London Underground is to increase investment in cleaning the tube tunnels of their dirt and dust – not for cosmetic reasons, but because we tend to breath it in and that might not be good for our health.

As it happens, in 2004 a study was carried out into the dust in the tube tunnels, and found that while the composition of dust particles on the Tube was different from that above ground, they also concluded that the dust did not contain components at levels which are likely to pose a risk to the health of passengers or staff.

The biggest issue on the tube is ferric particles, that come from the braking of the trains as they approach stations. The black iron particles look bad, especially if you blow your nose after a long day working on the Underground, but they are not harmful in any significant way. The particles are simply too large to get anywhere in the body that’s damaging, unlike say the PM10 and smaller particles belching out of road vehicle exhausts, which can cause long term health problems.

In addition to the iron dust, there is of course, the dead skin and hair shed by the more than a billion passenger journeys carried by the Underground each year.

The Mayor has now ordered a fresh study to see if the situation on the tube has changed since the last report more than a decade ago.

While the tube is unlikely to have changed much, increased ventilation means more surface dust may being drawn down into the tunnels.

In the meantime, more is to be spent cleaning the tube as it is today.

Over the summer nearly 50 stations and five tunnel sections will be cleaned, with industrial vacuum cleaners and magnetic ‘wands’ being used each night in tunnels.

These will collect metal particles and ensure tunnel walls are left clear of accumulations of dust, oil and grease. Air quality monitoring will be carried out at these new locations before and after cleaning to ensure it is effective, with the results informing the frequency of future cleaning programmes. This enhanced regime will work alongside TfL’s current regular deep cleaning of every line, vent shaft, station, machine room and switch room across the Tube network.

TfL will also be exploring and expanding the use of specialist dust suppressants across the network. These are already used at some locations where dust is more common, and are now being considered for more widespread use.

Attempts to clean the air on the Underground are not new, not just for passenger health, but dirt build up damages equipment, and hence reduces the reliability of the train service.

Fluffers, the people who clean the tunnels are a long standing tradition, and there was a short lived experiment with white washing the tunnels, in past to wash off the dirt, and in part to brighten them up.

Over the years, various ways have been tried to improve how the tunnels are cleaned.

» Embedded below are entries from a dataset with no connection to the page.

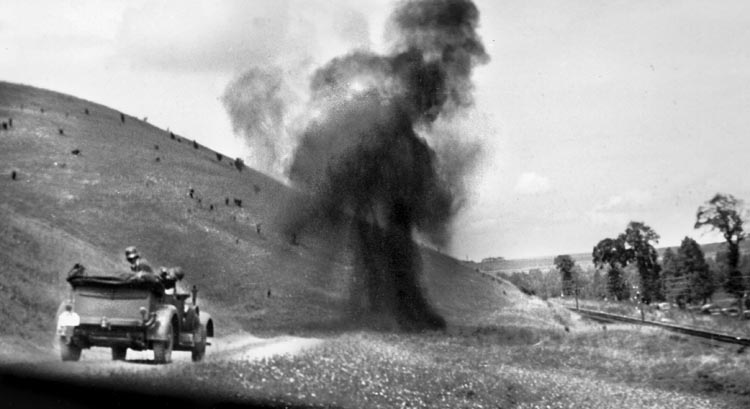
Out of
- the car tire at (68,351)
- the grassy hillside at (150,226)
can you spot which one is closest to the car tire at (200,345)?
the grassy hillside at (150,226)

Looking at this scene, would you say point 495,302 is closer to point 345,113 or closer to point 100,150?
point 345,113

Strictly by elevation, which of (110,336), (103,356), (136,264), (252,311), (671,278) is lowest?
(103,356)

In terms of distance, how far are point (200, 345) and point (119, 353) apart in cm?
203

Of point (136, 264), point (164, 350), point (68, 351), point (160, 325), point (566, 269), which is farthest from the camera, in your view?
point (566, 269)

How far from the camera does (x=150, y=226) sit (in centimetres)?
2097

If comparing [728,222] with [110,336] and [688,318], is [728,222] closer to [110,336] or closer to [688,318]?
[688,318]

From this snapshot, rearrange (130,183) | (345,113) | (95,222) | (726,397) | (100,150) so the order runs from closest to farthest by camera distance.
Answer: (726,397) < (95,222) < (130,183) < (100,150) < (345,113)

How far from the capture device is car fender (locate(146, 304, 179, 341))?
1486 cm

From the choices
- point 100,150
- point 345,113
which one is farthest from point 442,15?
point 100,150

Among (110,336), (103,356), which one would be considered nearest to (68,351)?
(103,356)

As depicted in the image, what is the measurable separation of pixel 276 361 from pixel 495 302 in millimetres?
10450

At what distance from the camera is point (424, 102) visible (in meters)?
30.3

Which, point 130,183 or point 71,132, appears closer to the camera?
point 130,183

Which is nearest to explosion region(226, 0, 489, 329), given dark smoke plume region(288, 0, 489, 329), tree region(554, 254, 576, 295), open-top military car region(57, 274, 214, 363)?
dark smoke plume region(288, 0, 489, 329)
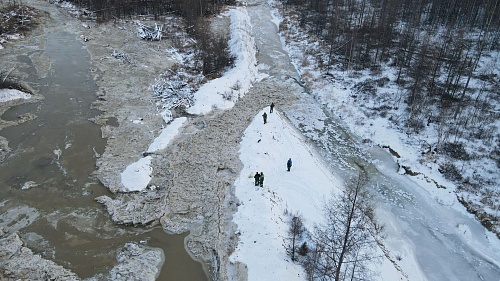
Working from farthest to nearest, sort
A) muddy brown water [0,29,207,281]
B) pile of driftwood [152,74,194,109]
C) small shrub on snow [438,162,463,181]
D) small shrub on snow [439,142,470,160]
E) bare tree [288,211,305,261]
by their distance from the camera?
1. pile of driftwood [152,74,194,109]
2. small shrub on snow [439,142,470,160]
3. small shrub on snow [438,162,463,181]
4. muddy brown water [0,29,207,281]
5. bare tree [288,211,305,261]

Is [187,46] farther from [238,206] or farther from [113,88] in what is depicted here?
[238,206]

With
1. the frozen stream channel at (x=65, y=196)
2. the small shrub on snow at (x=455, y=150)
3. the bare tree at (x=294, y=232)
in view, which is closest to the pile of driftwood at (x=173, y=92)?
the frozen stream channel at (x=65, y=196)

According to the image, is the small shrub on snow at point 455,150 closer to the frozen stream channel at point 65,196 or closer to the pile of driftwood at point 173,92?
the frozen stream channel at point 65,196

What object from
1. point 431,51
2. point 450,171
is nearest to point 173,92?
point 450,171

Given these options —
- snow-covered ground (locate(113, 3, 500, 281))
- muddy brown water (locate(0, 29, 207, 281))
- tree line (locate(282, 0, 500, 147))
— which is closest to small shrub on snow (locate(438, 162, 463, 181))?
snow-covered ground (locate(113, 3, 500, 281))

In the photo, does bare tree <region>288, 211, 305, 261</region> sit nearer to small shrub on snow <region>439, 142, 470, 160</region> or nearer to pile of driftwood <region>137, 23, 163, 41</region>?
small shrub on snow <region>439, 142, 470, 160</region>
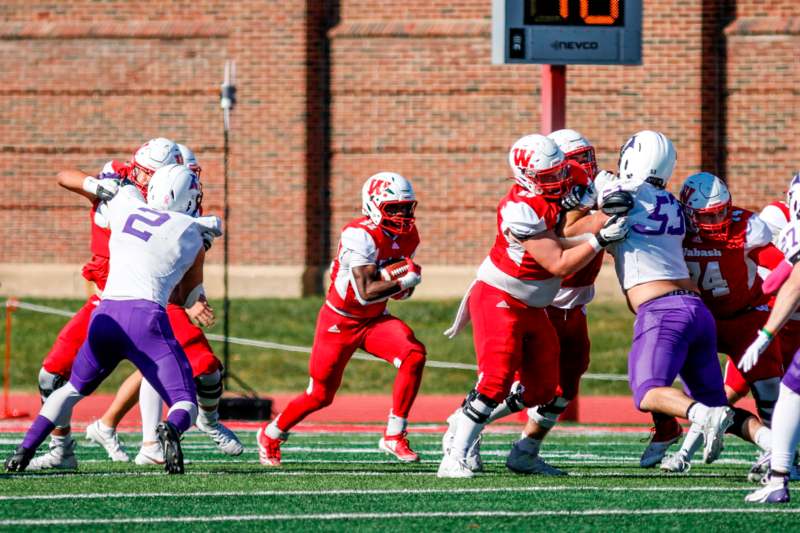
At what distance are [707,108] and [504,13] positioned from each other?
7549 millimetres

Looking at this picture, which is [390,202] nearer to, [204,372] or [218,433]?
[204,372]

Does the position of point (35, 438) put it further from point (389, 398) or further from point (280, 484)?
point (389, 398)

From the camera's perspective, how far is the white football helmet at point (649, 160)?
814 centimetres

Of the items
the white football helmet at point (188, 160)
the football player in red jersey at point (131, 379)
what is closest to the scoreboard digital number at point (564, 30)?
the white football helmet at point (188, 160)

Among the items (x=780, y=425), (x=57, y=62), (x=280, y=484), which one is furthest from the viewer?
(x=57, y=62)

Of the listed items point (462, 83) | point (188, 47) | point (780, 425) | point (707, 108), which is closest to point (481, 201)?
point (462, 83)

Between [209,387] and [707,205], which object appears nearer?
[707,205]

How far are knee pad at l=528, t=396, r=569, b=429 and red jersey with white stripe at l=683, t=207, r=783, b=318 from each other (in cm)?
104

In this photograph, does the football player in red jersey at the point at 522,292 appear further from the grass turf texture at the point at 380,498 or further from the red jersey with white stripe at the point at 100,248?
the red jersey with white stripe at the point at 100,248

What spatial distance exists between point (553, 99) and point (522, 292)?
4893 millimetres

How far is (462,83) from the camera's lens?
776 inches

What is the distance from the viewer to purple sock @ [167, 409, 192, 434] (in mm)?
7723

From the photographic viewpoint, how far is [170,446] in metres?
7.80

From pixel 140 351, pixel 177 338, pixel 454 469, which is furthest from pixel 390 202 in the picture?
pixel 140 351
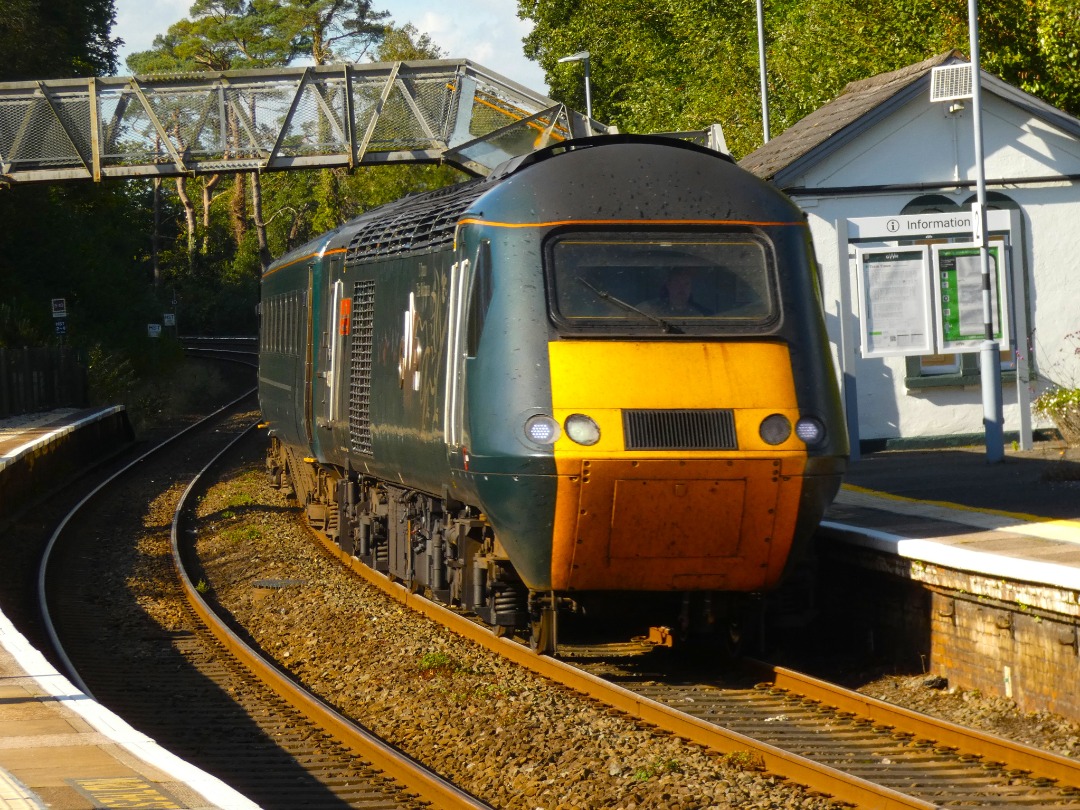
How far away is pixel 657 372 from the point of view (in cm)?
899

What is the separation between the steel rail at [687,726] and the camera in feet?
22.5

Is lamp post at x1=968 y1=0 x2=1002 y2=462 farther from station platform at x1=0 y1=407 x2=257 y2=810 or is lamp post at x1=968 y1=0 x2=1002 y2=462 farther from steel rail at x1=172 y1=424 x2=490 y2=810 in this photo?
station platform at x1=0 y1=407 x2=257 y2=810

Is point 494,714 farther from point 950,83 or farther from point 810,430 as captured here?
point 950,83

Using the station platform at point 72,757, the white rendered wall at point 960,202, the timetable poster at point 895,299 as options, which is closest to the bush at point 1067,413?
the white rendered wall at point 960,202

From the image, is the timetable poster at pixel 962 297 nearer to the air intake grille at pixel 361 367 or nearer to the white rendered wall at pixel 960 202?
the white rendered wall at pixel 960 202

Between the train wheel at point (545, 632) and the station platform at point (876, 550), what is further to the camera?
the train wheel at point (545, 632)

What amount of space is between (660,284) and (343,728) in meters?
3.30

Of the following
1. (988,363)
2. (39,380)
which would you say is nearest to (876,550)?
(988,363)

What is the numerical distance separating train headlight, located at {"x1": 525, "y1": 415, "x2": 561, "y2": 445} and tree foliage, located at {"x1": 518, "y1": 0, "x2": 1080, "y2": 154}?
58.1ft

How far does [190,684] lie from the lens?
1094 cm

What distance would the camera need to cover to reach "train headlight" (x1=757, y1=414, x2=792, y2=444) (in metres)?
8.97

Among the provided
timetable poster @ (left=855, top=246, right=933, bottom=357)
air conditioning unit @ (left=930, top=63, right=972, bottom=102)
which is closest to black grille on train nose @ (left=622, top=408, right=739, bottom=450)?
timetable poster @ (left=855, top=246, right=933, bottom=357)

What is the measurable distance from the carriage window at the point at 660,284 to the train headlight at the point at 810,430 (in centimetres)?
65

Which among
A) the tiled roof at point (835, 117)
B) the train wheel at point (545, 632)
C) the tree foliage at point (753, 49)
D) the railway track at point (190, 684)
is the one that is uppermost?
the tree foliage at point (753, 49)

In 1976, a dedicated cleaning train was developed. An old 1938 era tube train was converted into a massive vacuum cleaner that could be driven down the tunnels to suck away the dust.

Unfortunately, although it could clean tunnels, it broke down a lot, and it sometimes disturbed dust, but failed to collect it. There has been talk of developing a better version, based on some old Victoria line trains, but that plan was put on hold earlier this year.

More unusually, back in 1912, an experiment was carried out to pump ozone into the Central line tunnels to make them smell fresher.

The sea-like smell then made some passengers feel sea sick, so it was stopped fairly quickly.

We’re unlikely to see similar ideas again.